I needed to make a new house rule today. If you haven’t read my short post on house rules just clink on the link.
Today I found lots of snack garbage in my daughter’s room.
This is a problem because our dog eats the garbage and gets sick.
I was disappointed because it’s expensive to fix the dog and not being neat about your room isn’t a good quality. I’ve talked with Celina (my daughter) about this before.
This time I said: You’re not responsibly eating in your room because I found lots of snack garbage not being thrown away properly.
As a result, the new rule is; no more eating snacks in the room.
If you don’t follow the rule, what should happen?
Daughter: Take my phone for a week.
Me: Okay, thank you.
There was no fighting, no anger and no bad feelings.
My daughter knows I love her. She also knows I am the boss and what I say about rules is based on the good of the group not just for me. I think this is a good example of leadership as a parent.
One week later: While cleaning I found snack trash again in my daughter’s room.
When she came home I made sure to connect with her by talking about her day. I also reminded her how proud I am that she is doing such a good job at school.
Then I said, by the way, have you been eating snacks in the room again thus breaking the house rule?

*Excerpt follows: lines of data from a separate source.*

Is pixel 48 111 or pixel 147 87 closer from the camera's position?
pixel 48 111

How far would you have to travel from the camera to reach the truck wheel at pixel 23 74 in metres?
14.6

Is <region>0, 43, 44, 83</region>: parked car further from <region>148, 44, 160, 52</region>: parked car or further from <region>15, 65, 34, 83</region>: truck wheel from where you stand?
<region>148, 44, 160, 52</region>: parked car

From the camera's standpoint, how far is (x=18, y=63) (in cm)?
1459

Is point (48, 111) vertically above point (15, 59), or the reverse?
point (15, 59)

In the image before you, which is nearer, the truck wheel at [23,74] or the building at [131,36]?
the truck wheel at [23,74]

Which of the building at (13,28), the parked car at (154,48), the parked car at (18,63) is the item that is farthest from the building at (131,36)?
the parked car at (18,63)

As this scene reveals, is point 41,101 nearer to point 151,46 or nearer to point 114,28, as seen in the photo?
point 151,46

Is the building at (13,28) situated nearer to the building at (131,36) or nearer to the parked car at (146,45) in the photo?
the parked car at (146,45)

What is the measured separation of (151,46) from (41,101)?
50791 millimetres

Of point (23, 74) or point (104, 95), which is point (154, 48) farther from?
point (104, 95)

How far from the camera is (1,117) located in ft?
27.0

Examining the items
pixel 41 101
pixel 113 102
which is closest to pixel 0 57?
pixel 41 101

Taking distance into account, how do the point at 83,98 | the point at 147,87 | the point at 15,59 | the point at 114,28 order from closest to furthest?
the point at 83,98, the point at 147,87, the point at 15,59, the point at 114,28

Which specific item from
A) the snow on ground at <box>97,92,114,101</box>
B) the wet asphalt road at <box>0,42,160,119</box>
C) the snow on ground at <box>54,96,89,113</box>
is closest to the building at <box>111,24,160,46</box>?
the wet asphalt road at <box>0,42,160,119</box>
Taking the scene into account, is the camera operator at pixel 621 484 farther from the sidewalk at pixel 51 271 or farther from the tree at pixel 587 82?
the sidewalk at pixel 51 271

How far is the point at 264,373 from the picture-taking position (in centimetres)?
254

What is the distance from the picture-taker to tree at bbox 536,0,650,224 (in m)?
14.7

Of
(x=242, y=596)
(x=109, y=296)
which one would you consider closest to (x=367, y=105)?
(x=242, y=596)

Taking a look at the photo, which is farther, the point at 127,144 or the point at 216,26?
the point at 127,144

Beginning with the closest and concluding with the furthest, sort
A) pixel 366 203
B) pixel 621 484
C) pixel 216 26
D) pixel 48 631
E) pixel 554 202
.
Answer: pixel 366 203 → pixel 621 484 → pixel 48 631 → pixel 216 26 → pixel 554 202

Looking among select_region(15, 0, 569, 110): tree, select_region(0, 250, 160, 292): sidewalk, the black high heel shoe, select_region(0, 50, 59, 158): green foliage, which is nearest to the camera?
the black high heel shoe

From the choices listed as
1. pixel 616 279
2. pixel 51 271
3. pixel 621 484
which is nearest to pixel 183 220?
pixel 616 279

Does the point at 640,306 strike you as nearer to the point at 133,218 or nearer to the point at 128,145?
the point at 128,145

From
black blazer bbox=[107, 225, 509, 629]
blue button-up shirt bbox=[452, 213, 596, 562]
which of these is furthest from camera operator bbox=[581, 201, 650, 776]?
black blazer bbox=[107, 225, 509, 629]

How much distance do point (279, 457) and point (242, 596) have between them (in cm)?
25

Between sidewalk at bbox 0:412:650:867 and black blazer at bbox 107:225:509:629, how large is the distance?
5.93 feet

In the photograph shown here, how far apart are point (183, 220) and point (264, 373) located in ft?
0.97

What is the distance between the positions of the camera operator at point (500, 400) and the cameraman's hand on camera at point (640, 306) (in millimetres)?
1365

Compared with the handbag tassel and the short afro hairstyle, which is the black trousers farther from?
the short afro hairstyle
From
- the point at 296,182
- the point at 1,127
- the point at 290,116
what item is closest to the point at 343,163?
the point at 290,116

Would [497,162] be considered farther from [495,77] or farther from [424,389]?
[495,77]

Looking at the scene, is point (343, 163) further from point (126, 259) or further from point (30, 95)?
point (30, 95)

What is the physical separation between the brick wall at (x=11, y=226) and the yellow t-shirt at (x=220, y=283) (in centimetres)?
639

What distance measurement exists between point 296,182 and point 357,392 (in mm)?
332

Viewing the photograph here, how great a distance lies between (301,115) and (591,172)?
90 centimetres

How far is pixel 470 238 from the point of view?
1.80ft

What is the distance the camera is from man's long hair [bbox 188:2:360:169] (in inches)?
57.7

She said yes and as a result lost her new iphone 5 for one week.
I told her it breaks my heart to have to do this but she made the consequence.
Some important notes:
Many parents can’t wait for the child to get home so they can punish them for breaking a rule. It’s as if they can’t wait to catch their child doing something wrong. (I like to catch them doing something right). This is not effective for maintaining a heartfelt loving relationship. I know because in the past as soon as Celina returned home I would tell her about something she did wrong. I would even role play in my mind about how I was going to get her. (I had control issues) This puts the love between parent and child at risk.
Always connect first is a key ingredient
Second, never say “it’s okay but next time”. This means your rules are not important because you don’t enforce them. This sends a message to the child that you are not a real leader.
When you enforce the rule it should hurt
I felt bad taking Celina’s phone. She knew I did. I did not enjoy it. However, some parents are vindictive when they enforce rules. This too will thicken the wall between parent and child. The thicker the wall, the less influencing power you’ll have in the relationship.
Punishing your child should not be a chance for you to feel superior. It’s not a chance for you to feel good. What’s been working well for me is when we are both disappointed over the behavior and consequences.